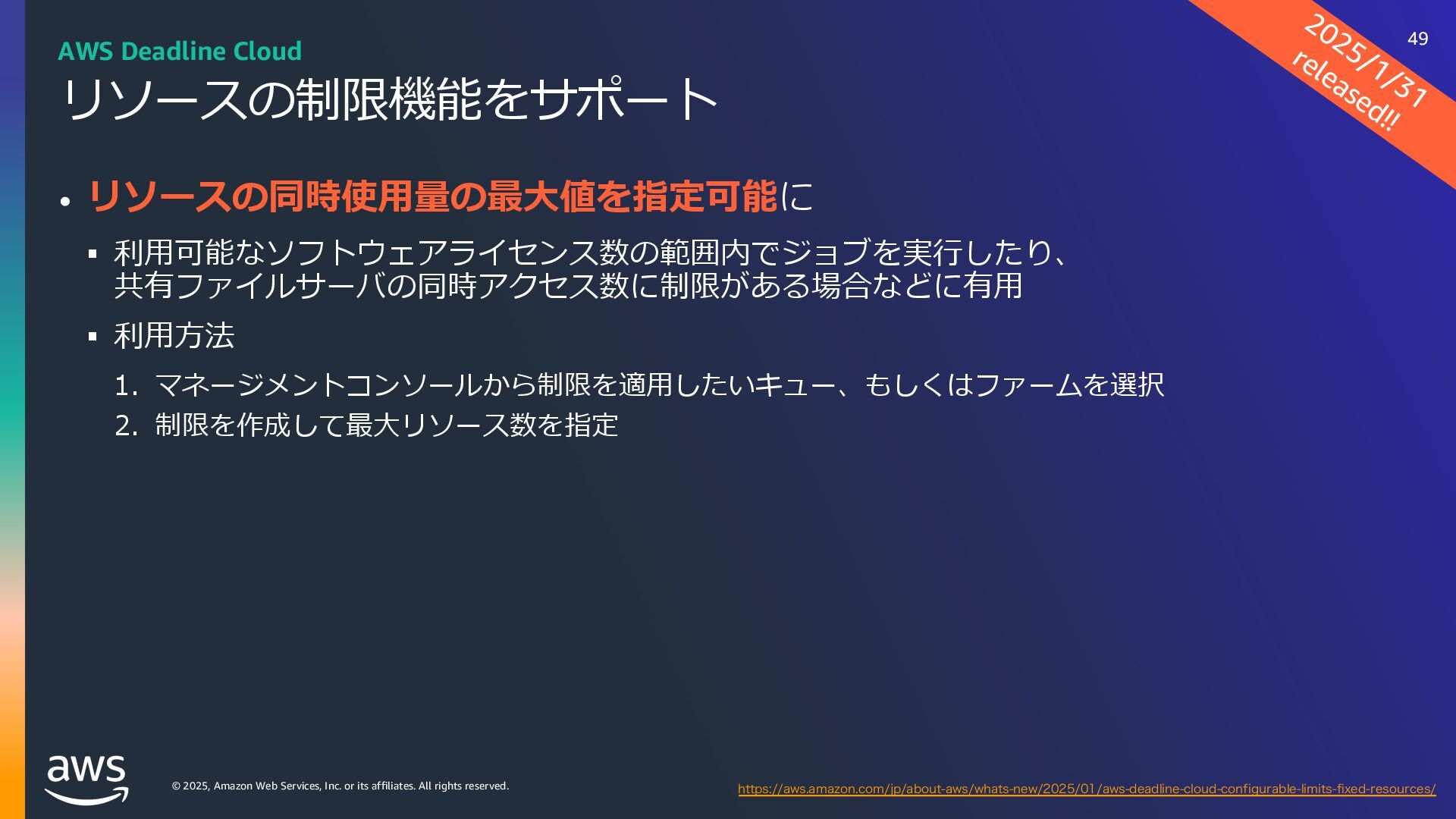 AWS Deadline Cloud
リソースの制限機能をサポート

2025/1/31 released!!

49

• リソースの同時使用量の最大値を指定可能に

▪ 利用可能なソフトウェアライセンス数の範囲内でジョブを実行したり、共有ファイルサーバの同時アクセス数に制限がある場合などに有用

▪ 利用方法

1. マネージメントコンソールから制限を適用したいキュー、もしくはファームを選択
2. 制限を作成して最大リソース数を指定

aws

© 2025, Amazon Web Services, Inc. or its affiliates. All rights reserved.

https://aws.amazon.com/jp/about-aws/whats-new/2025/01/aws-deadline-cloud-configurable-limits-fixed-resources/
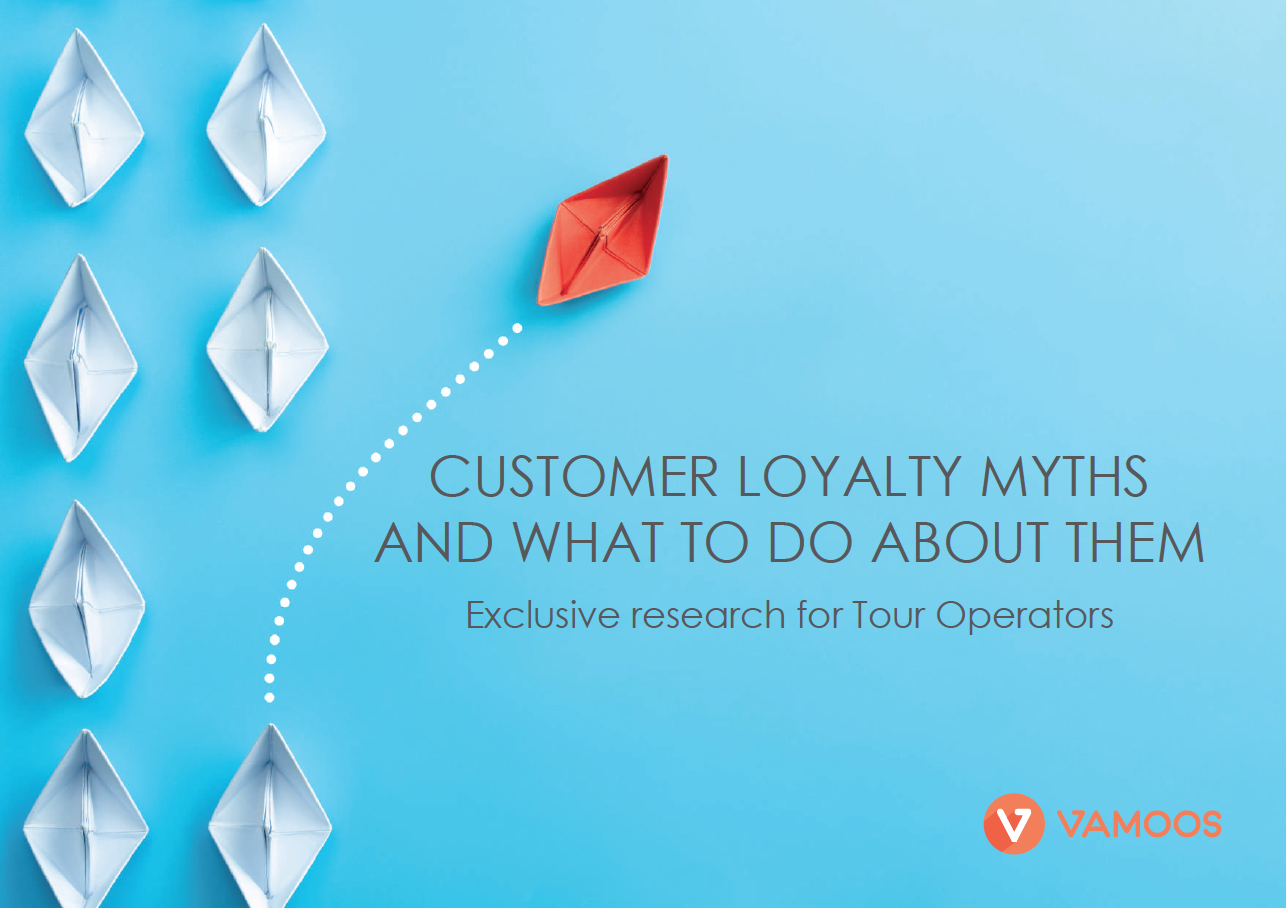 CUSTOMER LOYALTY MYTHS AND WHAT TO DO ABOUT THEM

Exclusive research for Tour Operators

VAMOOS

^^^^^^^^

* Exercise aim
The records above are to be repeated exactly, with every picture removed from the copy.

* Answer area
 AWS Deadline Cloud
リソースの制限機能をサポート

2025/1/31 released!!

49

• リソースの同時使用量の最大値を指定可能に

▪ 利用可能なソフトウェアライセンス数の範囲内でジョブを実行したり、共有ファイルサーバの同時アクセス数に制限がある場合などに有用

▪ 利用方法

1. マネージメントコンソールから制限を適用したいキュー、もしくはファームを選択
2. 制限を作成して最大リソース数を指定

aws

© 2025, Amazon Web Services, Inc. or its affiliates. All rights reserved.

https://aws.amazon.com/jp/about-aws/whats-new/2025/01/aws-deadline-cloud-configurable-limits-fixed-resources/
 CUSTOMER LOYALTY MYTHS AND WHAT TO DO ABOUT THEM

Exclusive research for Tour Operators

VAMOOS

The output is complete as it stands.